Rewrite every line of the items below as a numbered list, leaving out the blank lines.

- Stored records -
BEGIN

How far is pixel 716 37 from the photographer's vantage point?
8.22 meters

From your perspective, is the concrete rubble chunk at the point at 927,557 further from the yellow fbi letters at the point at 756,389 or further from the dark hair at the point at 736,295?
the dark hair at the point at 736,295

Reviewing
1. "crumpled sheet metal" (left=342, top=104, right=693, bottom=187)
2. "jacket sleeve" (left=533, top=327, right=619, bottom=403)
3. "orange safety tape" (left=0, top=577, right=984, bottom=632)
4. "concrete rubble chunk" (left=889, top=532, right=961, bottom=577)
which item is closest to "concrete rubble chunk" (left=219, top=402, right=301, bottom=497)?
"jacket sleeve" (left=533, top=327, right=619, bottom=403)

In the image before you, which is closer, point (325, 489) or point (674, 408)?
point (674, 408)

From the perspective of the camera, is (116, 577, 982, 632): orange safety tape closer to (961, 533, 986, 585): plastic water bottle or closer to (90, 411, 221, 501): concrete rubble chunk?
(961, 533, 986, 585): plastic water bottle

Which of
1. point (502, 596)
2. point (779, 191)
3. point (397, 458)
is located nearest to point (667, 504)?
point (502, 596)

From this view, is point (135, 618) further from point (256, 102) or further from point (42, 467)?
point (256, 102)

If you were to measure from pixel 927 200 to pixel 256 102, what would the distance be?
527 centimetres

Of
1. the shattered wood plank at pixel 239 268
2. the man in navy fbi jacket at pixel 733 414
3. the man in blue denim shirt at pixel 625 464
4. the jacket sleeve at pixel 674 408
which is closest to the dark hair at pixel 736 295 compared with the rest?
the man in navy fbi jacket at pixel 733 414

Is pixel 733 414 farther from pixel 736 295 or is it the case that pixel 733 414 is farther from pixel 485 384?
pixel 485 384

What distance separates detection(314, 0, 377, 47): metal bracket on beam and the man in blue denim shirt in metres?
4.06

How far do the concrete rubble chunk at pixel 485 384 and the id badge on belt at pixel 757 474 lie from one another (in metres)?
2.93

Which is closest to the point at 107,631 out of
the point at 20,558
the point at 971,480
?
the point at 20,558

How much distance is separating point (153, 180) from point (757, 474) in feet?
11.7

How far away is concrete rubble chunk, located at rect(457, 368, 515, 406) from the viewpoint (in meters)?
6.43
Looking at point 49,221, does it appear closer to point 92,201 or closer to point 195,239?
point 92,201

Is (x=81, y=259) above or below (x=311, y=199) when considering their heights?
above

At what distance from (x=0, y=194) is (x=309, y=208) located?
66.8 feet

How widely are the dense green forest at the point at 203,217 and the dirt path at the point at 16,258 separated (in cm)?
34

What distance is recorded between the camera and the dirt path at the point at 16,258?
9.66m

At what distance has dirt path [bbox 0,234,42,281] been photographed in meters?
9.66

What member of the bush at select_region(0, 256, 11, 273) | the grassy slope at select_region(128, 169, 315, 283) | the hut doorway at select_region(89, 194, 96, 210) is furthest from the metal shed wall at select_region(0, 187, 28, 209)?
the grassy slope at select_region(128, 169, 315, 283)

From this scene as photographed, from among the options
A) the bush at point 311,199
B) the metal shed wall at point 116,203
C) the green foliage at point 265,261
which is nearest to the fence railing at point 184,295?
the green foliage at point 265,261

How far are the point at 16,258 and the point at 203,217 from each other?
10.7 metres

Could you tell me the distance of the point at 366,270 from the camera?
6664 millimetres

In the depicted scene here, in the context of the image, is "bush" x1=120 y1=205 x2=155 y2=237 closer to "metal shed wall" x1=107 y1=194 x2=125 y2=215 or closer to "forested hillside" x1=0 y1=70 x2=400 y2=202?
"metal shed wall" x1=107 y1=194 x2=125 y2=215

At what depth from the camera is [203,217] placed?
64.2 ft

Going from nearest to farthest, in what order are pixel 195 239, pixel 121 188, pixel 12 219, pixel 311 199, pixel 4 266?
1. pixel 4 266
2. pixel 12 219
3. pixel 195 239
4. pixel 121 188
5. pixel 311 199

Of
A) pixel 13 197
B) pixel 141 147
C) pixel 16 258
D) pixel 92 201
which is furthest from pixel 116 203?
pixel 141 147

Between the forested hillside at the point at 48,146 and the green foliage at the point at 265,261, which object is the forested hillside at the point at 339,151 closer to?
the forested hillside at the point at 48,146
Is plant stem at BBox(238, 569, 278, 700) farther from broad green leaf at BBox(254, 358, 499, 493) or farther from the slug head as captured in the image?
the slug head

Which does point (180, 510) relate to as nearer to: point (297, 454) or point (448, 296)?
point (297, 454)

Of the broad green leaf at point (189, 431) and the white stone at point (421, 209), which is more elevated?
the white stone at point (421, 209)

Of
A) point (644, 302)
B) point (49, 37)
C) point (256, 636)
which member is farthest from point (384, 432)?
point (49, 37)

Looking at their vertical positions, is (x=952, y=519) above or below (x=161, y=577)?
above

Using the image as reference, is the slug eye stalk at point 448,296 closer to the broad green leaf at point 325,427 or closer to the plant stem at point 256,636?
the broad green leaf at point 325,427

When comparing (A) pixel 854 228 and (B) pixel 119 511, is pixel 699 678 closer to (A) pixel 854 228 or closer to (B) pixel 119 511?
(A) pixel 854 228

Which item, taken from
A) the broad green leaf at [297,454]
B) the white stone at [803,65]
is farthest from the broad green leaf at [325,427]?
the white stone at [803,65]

END

- Written reply -
1. How far is pixel 716 37 from the photographer's vantage point?
2. 8.22 meters
3. From your perspective, is the concrete rubble chunk at the point at 927,557 further from the yellow fbi letters at the point at 756,389 or further from the dark hair at the point at 736,295?
4. the dark hair at the point at 736,295
5. Reviewing
6. 1. "crumpled sheet metal" (left=342, top=104, right=693, bottom=187)
7. 2. "jacket sleeve" (left=533, top=327, right=619, bottom=403)
8. 3. "orange safety tape" (left=0, top=577, right=984, bottom=632)
9. 4. "concrete rubble chunk" (left=889, top=532, right=961, bottom=577)
10. which item is closest to "concrete rubble chunk" (left=219, top=402, right=301, bottom=497)?
11. "jacket sleeve" (left=533, top=327, right=619, bottom=403)
12. In the image before you, which is closer, point (325, 489) or point (674, 408)?
13. point (674, 408)
14. From the perspective of the camera, is (116, 577, 982, 632): orange safety tape closer to (961, 533, 986, 585): plastic water bottle or closer to (90, 411, 221, 501): concrete rubble chunk?
15. (961, 533, 986, 585): plastic water bottle
16. Which of
17. 1. point (502, 596)
18. 2. point (779, 191)
19. 3. point (397, 458)
20. is located nearest to point (667, 504)?
21. point (502, 596)
22. From this view, is point (135, 618) further from point (256, 102) or further from point (42, 467)?
23. point (256, 102)
24. If you were to measure from pixel 927 200 to pixel 256 102, what would the distance be?
25. 527 centimetres
26. Of
27. 1. the shattered wood plank at pixel 239 268
28. 2. the man in navy fbi jacket at pixel 733 414
29. 3. the man in blue denim shirt at pixel 625 464
30. 4. the jacket sleeve at pixel 674 408
31. which is closest to the dark hair at pixel 736 295 compared with the rest?
32. the man in navy fbi jacket at pixel 733 414
33. Is pixel 733 414 farther from pixel 736 295 or is it the case that pixel 733 414 is farther from pixel 485 384?
34. pixel 485 384
35. What distance separates detection(314, 0, 377, 47): metal bracket on beam and the man in blue denim shirt in metres?
36. 4.06
37. How far do the concrete rubble chunk at pixel 485 384 and the id badge on belt at pixel 757 474 lie from one another (in metres)?
38. 2.93
39. Which is closest to the point at 107,631 out of
40. the point at 20,558
41. the point at 971,480
42. ?
43. the point at 20,558
44. How much distance is separating point (153, 180) from point (757, 474) in feet?
45. 11.7
46. How far away is concrete rubble chunk, located at rect(457, 368, 515, 406) from the viewpoint (in meters)?
47. 6.43
48. Looking at point 49,221, does it appear closer to point 92,201 or closer to point 195,239?
49. point 92,201
50. Is (x=81, y=259) above or below (x=311, y=199) when considering their heights?
51. above
52. At what distance from (x=0, y=194) is (x=309, y=208) located?
53. 66.8 feet
54. How widely are the dense green forest at the point at 203,217 and the dirt path at the point at 16,258 separated (in cm)?
55. 34
56. What distance is recorded between the camera and the dirt path at the point at 16,258?
57. 9.66m
58. At what distance has dirt path [bbox 0,234,42,281] been photographed in meters?
59. 9.66
60. What member of the bush at select_region(0, 256, 11, 273) | the grassy slope at select_region(128, 169, 315, 283) | the hut doorway at select_region(89, 194, 96, 210) is furthest from the metal shed wall at select_region(0, 187, 28, 209)?
61. the grassy slope at select_region(128, 169, 315, 283)
62. From this scene as photographed, from among the options
63. A) the bush at point 311,199
64. B) the metal shed wall at point 116,203
65. C) the green foliage at point 265,261
66. which is nearest to the fence railing at point 184,295?
67. the green foliage at point 265,261
68. How far are the point at 16,258 and the point at 203,217 from each other?
69. 10.7 metres
70. Could you tell me the distance of the point at 366,270 from the camera?
71. 6664 millimetres
72. In the depicted scene here, in the context of the image, is "bush" x1=120 y1=205 x2=155 y2=237 closer to "metal shed wall" x1=107 y1=194 x2=125 y2=215 or closer to "forested hillside" x1=0 y1=70 x2=400 y2=202?
73. "metal shed wall" x1=107 y1=194 x2=125 y2=215
74. At what depth from the camera is [203,217] placed?
75. 64.2 ft
76. Going from nearest to farthest, in what order are pixel 195 239, pixel 121 188, pixel 12 219, pixel 311 199, pixel 4 266?
77. 1. pixel 4 266
78. 2. pixel 12 219
79. 3. pixel 195 239
80. 4. pixel 121 188
81. 5. pixel 311 199
82. Of
83. A) pixel 13 197
84. B) pixel 141 147
85. C) pixel 16 258
86. D) pixel 92 201
87. which is furthest from pixel 116 203?
88. pixel 141 147
89. Between the forested hillside at the point at 48,146 and the green foliage at the point at 265,261, which object is the forested hillside at the point at 339,151 closer to?
90. the forested hillside at the point at 48,146
91. Is plant stem at BBox(238, 569, 278, 700) farther from broad green leaf at BBox(254, 358, 499, 493) or farther from the slug head as captured in the image?
92. the slug head
93. Which does point (180, 510) relate to as nearer to: point (297, 454) or point (448, 296)?
94. point (297, 454)
95. Of the broad green leaf at point (189, 431) and the white stone at point (421, 209), which is more elevated?
96. the white stone at point (421, 209)
97. Of
98. A) point (644, 302)
99. B) point (49, 37)
100. C) point (256, 636)
101. which member is farthest from point (384, 432)?
102. point (49, 37)
103. Looking at their vertical positions, is (x=952, y=519) above or below (x=161, y=577)?
104. above
105. Using the image as reference, is the slug eye stalk at point 448,296 closer to the broad green leaf at point 325,427 or closer to the plant stem at point 256,636?
106. the broad green leaf at point 325,427
107. When comparing (A) pixel 854 228 and (B) pixel 119 511, is pixel 699 678 closer to (A) pixel 854 228 or closer to (B) pixel 119 511?
108. (A) pixel 854 228
109. Which item, taken from
110. A) the broad green leaf at [297,454]
111. B) the white stone at [803,65]
112. is farthest from the broad green leaf at [325,427]?
113. the white stone at [803,65]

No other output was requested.